* [Page text]:
——————————

Recognised impairment losses are reversed if, and only if, the reasons for the impairment loss have ceased to apply. Where an impairment loss subsequently reverses, the carrying amount of the asset (or cash-generating unit) is increased to the revised estimate of its recoverable amount, but so that the increased carrying amount does not exceed the carrying amount that would have been determined had no impairment loss been recognised for the asset (or cash-generating unit) in prior years. A reversal of an impairment loss is recognised immediately in profit or loss, unless the relevant asset is carried at a revalued amount, in which case the reversal of the impairment loss is treated as a revaluation increase.
The group has elected to apply the provisions of Section 11 ‘Basic Financial Instruments’ and Section 12 ‘Other Financial Instruments Issues’ of FRS 102 to all of its financial instruments.
Financial instruments are recognised in the group's balance sheet when the group becomes party to the contractual provisions of the instrument.
Financial assets and liabilities are offset and the net amounts presented in the financial statements when there is a legally enforceable right to set off the recognised amounts and there is an intention to settle on a net basis or to realise the asset and settle the liability simultaneously.
Basic financial assets, which include debtors and cash and bank balances, are initially measured at transaction price including transaction costs and are subsequently carried at amortised cost using the effective interest method unless the arrangement constitutes a financing transaction, where the transaction is measured at the present value of the future receipts discounted at a market rate of interest. Financial assets classified as receivable within one year are not amortised.
Other financial assets, including investments in equity instruments which are not subsidiaries, associates or joint ventures, are initially measured at fair value, which is normally the transaction price. Such assets are subsequently carried at fair value and the changes in fair value are recognised in profit or loss, except that investments in equity instruments that are not publicly traded and whose fair values cannot be measured reliably are measured at cost less impairment.

——————————

Dataset entries

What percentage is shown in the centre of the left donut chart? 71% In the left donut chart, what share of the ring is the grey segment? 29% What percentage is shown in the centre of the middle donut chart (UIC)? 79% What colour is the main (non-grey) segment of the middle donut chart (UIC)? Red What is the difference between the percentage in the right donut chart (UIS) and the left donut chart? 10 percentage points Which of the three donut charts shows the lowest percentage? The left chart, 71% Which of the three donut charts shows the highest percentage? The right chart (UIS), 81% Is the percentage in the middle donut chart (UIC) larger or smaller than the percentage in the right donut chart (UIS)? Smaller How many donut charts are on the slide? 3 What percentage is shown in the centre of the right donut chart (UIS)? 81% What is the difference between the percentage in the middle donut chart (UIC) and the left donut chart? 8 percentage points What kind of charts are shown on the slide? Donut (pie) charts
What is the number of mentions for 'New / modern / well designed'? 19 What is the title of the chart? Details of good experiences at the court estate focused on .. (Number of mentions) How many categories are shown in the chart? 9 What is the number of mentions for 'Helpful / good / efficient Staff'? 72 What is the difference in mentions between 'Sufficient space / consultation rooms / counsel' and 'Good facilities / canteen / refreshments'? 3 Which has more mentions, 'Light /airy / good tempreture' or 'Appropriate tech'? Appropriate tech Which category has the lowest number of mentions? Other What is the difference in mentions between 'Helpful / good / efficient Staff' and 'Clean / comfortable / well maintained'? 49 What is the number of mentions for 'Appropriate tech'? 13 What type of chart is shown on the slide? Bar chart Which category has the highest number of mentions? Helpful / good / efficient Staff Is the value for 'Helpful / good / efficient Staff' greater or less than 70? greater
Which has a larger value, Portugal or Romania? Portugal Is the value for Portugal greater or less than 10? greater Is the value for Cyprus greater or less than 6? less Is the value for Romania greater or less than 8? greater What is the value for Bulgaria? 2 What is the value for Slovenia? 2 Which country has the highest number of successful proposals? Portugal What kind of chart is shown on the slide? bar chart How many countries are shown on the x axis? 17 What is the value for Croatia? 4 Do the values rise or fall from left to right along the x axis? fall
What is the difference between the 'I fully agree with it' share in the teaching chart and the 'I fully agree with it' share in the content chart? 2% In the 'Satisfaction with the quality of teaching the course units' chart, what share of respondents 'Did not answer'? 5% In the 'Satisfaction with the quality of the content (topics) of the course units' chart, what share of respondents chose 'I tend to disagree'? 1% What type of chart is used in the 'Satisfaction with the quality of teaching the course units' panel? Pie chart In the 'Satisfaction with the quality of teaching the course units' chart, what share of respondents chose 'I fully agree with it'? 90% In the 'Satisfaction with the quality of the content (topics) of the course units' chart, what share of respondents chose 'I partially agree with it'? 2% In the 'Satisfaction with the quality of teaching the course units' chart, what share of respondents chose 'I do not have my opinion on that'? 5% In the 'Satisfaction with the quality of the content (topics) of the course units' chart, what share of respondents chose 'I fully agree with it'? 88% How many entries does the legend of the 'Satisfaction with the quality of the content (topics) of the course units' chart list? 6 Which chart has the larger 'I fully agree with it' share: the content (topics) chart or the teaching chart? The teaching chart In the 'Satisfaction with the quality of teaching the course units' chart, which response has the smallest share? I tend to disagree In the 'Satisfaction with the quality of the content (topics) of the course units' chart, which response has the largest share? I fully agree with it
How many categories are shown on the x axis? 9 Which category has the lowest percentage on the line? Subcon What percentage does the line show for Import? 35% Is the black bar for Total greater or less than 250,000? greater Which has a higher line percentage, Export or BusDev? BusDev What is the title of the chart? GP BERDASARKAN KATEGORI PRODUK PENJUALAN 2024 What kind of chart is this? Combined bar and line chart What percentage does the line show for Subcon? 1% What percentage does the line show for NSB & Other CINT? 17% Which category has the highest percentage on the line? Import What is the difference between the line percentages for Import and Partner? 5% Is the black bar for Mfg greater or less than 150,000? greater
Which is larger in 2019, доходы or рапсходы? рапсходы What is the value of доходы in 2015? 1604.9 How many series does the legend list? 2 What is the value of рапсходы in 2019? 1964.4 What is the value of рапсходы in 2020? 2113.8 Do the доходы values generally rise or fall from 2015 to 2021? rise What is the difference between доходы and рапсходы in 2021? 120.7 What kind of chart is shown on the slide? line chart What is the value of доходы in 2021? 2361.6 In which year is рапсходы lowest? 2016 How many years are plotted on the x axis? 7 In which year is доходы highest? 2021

——————————

* [What the exercise asks]:
Print the passage of the accounting policy text starting with "The group has" and going on through "its financial instruments.", reproducing it word for word.

* [Task result]:
The group has elected to apply the provisions of Section 11 ‘Basic Financial Instruments’ and Section 12 ‘Other Financial Instruments Issues’ of FRS 102 to all of its financial instruments.